Nuveen: Insti Investors Focus on Data Infrastructure
Institutional investor interest in real estate is returning with digital infrastructure being a major point of focus, according to a survey by Nuveen.
Amongst asset classes in which institutional investors are seeking to add exposure, private infrastructure and real estate saw the biggest year-on-year boosts, according to Nuveen’s fifth annual EQuilibrium Global Institutional Investor Survey. In 2025, 50 percent of respondents plan on increasing allocations to private infrastructure while 37 percent want to expand investments in private real estate. This compares to 35 percent and 24 percent, respectively, in 2024.
Data centers are the leading priority with 65 percent planning on increasing allocations to real estate focused on digital infrastructure, «reflecting the rapid expansion of cloud computing and AI-driven demand».
Private Market Demand
Interest in private real estate is part of a broader trend in growing demand for private market investments. 66 percent of respondents said they plan to grow allocations to private assets over the next five years with private equity seeing the most significant increase. Insurers are among those interested with 69 percent planning to increase private market allocations during the same period.
There is also a trend toward fixed income with higher yield and higher risk, including exploration of niche areas such as energy infrastructure credit and fund finance. In fact, 90 percent of institutional investors now hold both private equity and private credit, up from just 45 percent in 2021.
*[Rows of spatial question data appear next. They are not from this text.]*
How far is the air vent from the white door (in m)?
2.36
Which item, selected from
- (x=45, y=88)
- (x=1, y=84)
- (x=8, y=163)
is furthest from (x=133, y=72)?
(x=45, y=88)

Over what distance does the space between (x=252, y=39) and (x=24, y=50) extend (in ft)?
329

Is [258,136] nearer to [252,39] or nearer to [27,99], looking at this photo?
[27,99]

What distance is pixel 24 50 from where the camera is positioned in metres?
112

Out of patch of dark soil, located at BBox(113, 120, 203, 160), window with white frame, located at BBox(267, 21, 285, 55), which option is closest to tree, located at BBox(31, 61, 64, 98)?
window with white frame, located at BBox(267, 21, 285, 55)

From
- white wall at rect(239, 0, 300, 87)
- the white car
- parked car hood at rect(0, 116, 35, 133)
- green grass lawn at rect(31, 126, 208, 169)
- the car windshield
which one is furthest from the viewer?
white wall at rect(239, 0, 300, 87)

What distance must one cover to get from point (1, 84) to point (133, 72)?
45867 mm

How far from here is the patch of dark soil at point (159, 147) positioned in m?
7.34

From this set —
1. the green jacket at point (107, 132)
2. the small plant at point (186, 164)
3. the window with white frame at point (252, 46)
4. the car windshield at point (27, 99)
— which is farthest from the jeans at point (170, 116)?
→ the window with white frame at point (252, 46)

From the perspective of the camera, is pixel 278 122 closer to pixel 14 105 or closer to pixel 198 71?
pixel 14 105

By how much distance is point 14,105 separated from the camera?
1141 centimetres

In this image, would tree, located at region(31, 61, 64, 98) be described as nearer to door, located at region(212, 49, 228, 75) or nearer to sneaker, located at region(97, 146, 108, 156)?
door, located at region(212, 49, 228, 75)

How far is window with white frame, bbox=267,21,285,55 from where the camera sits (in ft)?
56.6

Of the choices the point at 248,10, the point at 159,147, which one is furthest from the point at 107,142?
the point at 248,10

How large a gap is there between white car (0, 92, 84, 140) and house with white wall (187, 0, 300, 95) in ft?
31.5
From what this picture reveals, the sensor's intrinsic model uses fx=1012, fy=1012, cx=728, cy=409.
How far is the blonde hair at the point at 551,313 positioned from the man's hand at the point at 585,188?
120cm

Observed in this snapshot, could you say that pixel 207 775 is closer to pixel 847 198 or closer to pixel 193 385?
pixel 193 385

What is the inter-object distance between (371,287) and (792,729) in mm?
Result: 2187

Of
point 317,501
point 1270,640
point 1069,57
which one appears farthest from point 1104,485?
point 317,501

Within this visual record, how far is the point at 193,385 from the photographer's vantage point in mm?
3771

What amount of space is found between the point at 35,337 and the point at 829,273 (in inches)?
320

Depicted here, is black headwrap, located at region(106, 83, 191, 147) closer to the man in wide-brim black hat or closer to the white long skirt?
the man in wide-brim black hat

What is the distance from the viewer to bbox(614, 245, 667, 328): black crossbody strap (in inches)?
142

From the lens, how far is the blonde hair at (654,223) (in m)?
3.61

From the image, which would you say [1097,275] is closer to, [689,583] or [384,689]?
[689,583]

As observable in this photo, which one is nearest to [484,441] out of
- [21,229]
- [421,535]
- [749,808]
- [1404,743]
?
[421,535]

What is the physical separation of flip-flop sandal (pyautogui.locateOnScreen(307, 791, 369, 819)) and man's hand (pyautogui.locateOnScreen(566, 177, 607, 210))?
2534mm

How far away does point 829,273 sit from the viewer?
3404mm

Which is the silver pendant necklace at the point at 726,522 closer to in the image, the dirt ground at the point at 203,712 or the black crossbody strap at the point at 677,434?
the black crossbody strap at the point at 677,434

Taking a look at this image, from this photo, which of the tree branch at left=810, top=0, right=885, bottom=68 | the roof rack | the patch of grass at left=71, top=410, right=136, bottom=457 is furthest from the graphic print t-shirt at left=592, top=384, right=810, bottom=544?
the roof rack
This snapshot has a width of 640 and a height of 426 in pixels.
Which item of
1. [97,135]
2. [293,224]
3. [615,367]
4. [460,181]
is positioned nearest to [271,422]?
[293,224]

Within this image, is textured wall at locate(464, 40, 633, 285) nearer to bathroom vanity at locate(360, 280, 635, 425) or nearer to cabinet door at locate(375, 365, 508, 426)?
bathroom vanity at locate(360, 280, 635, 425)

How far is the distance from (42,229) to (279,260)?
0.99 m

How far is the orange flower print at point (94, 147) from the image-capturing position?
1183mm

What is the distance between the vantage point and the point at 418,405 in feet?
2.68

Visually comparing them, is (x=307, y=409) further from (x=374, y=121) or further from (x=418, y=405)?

«Private market flows remain resilient, with funding sourced from public asset outflows, cash reserves, and new capital. Even those adjusting allocations within private markets are largely reallocating rather than exiting,» commented Harriet Steel, global head of institutional at Nuveen.
The survey was based on responses from 800 institutions globally across North America, Europe, Middle East and Africa, and Asia Pacific in October and November 2024. Respondents were decision-makers at corporate pensions, public pensions, insurance companies, endowments and foundations, superannuation funds, sovereign wealth funds, and central banks with a minimum asset size of $500 million.